● **Work order**: Since only the words are wanted, reproduce every entry exactly and leave the images behind.
◇ ◇ ◇ ◇ ◇ ◇ ◇
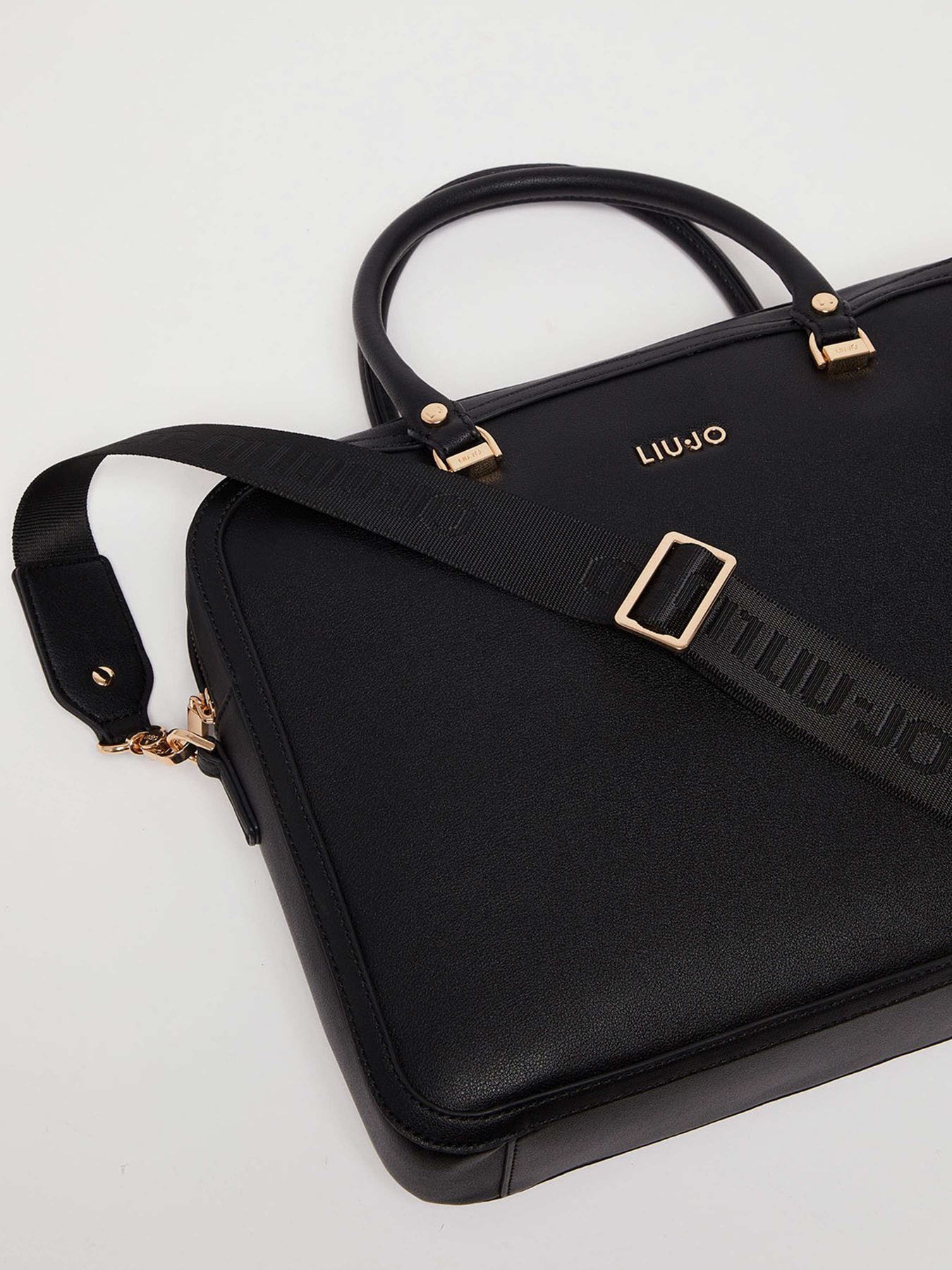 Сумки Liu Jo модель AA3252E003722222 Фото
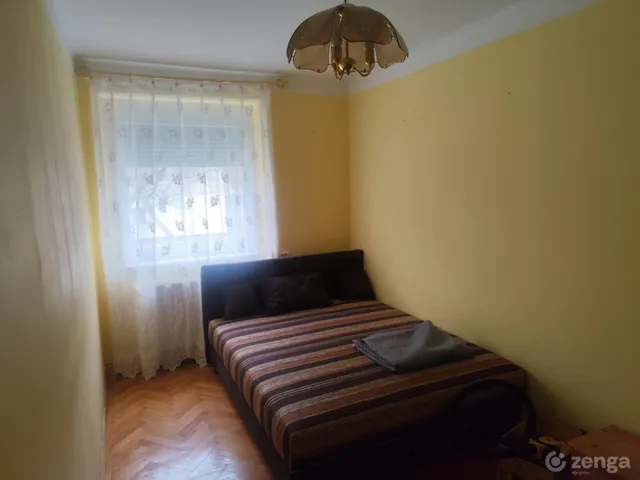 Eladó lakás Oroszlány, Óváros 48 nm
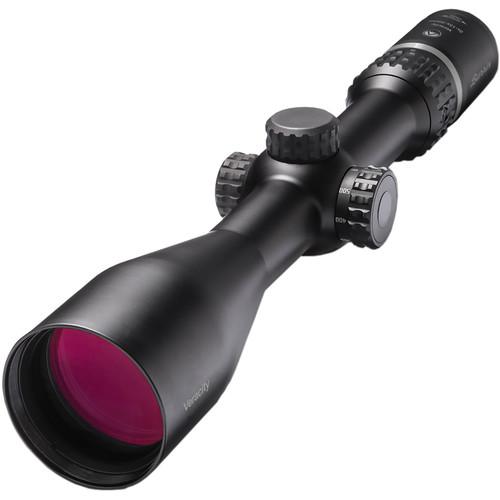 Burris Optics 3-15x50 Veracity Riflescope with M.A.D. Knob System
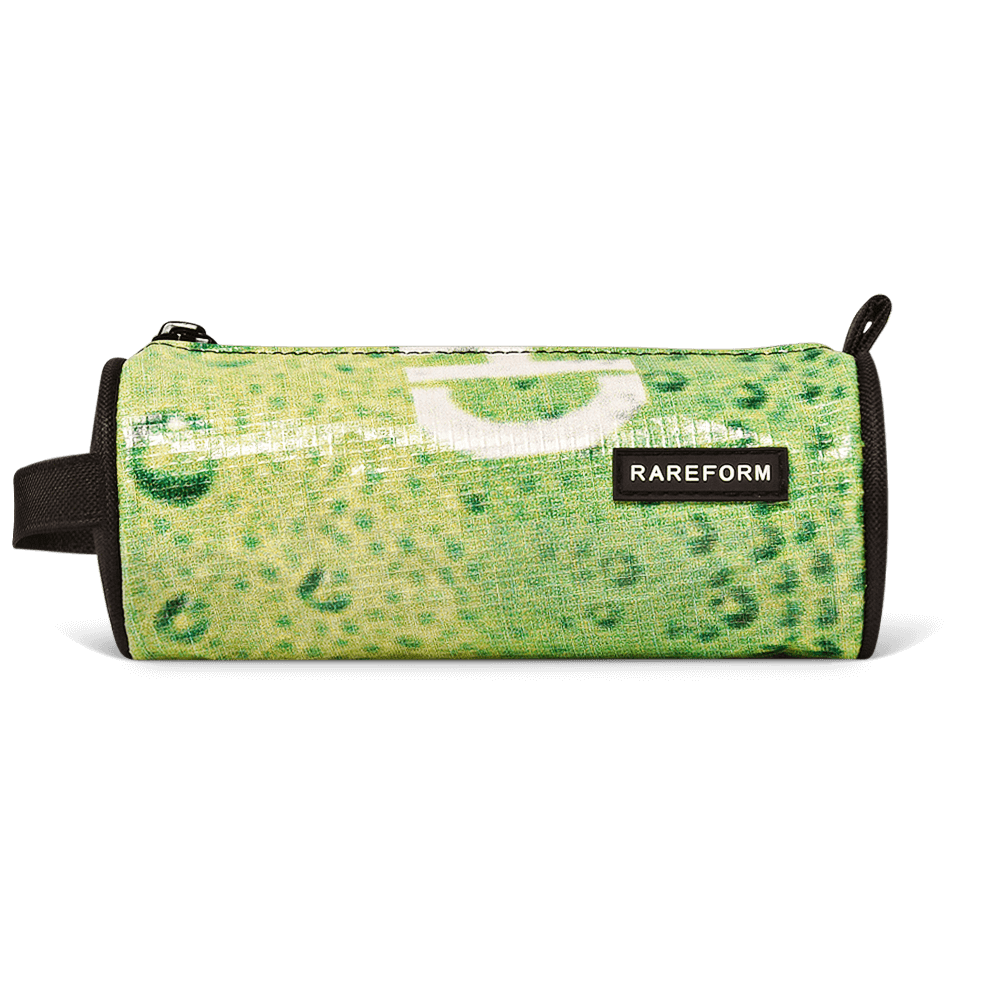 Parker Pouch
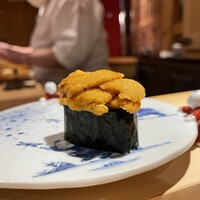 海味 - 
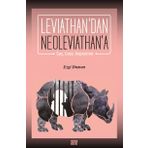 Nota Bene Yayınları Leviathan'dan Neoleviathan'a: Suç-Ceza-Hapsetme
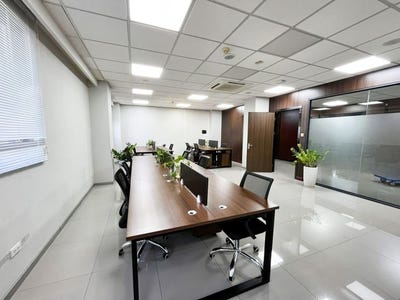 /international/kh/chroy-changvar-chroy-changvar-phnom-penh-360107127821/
◇ ◇ ◇ ◇ ◇ ◇ ◇
● **Answer to the problem**:
 Сумки Liu Jo модель AA3252E003722222 Фото
 Eladó lakás Oroszlány, Óváros 48 nm
 Burris Optics 3-15x50 Veracity Riflescope with M.A.D. Knob System
 Parker Pouch
 海味 - 
 Nota Bene Yayınları Leviathan'dan Neoleviathan'a: Suç-Ceza-Hapsetme
 /international/kh/chroy-changvar-chroy-changvar-phnom-penh-360107127821/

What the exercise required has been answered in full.